Чтобы как-то оборвать этот тяжелый разговор, Джон спросил:
— Стефани, а ты нашла ту бухту?
— Какую бухту?
— Ту, о которой ты мне рассказывала, ту, где никогда нет волн.
— Я не доехала до нее, и мне туда совершенно не хочется.
— Ты думаешь, Стефани, нам стоит вернуться?
— Я сейчас вообще ни о чем не могу думать, но знаю точно: возвращаться еще рано. Мне хочется уехать куда-нибудь где не будет вообще никого — только я и ты.
— Стефани, я думал о том же самом, но меня остановило только одно…
— Что же?
— Я подумал о том, кто нам будет готовить? Ведь ты совсем не умеешь, а то, что смогу приготовить я — ты есть не станешь.
Стефани улыбнулась.
— Думаю, мы все-таки не умрем с голоду. Сейчас нужно только лечь и успокоиться, забыть приключение.

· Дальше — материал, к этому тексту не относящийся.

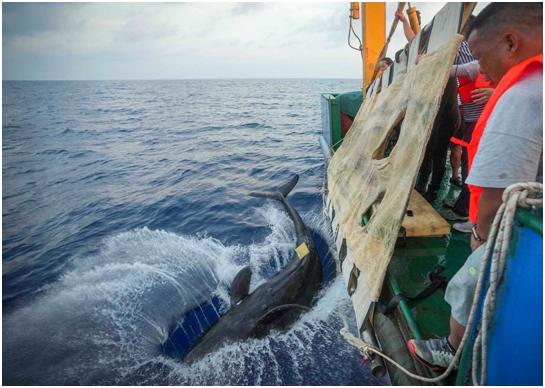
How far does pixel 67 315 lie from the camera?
500 centimetres

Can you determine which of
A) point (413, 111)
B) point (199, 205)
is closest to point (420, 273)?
point (413, 111)

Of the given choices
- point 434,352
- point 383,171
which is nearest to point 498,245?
point 434,352

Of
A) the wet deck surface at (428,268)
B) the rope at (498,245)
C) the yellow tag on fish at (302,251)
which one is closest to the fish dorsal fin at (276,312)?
the yellow tag on fish at (302,251)

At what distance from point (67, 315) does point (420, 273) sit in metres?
5.22

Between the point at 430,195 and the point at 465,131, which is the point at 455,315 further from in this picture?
the point at 465,131

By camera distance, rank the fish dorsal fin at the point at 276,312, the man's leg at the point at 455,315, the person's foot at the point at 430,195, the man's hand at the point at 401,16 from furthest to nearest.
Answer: the man's hand at the point at 401,16 < the person's foot at the point at 430,195 < the fish dorsal fin at the point at 276,312 < the man's leg at the point at 455,315

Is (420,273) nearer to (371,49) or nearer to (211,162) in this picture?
(371,49)

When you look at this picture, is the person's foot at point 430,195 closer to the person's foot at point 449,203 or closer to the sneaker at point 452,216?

— Я чувствую себя виноватым, — сказал Джон, — потому, что не поехал с тобой.
— Если хочешь искупить свою вину, — улыбнулась Стефани, — то сходи в бар и принеси мне холодного вина.
— Какого?
— Все равно.
— Тебе, Стефани, все равно, что пить?
— Нет, Джон, я не собираюсь пить, я просто приложу холодный стакан к своему разбитому лбу.
Джон улыбнулся.
— Хорошо, тогда я принесу и себе, но свое вино я все-таки выпью.
Он вышел из номера.
Стефани удобнее устроилась на диване. Она понимала, что если ляжет, то усталость не даст ей подняться вновь.
Зазвонил телефон. Она потянулась рукой к трубке и медленно поднесла ее к уху.
— Я вас слушаю.
— Это говорит доктор Годхайм.
— Слушаю вас, доктор, — растерянно произнесла Стефани, думая о том, что кто-то уже успел рассказать местному врачу о ее аварии, но абсолютно неожиданно услышала:
— Как чувствует себя мистер Кински?
— Мистер Кински? — задумалась Стефани. — По-моему, прекрасно.
— Так ему уже лучше?
— Да.
— Простите, но с кем я разговариваю?
— Это его жена.
— Миссис Кински, так ему уже лучше?
Стефани не стала исправлять ошибку доктора.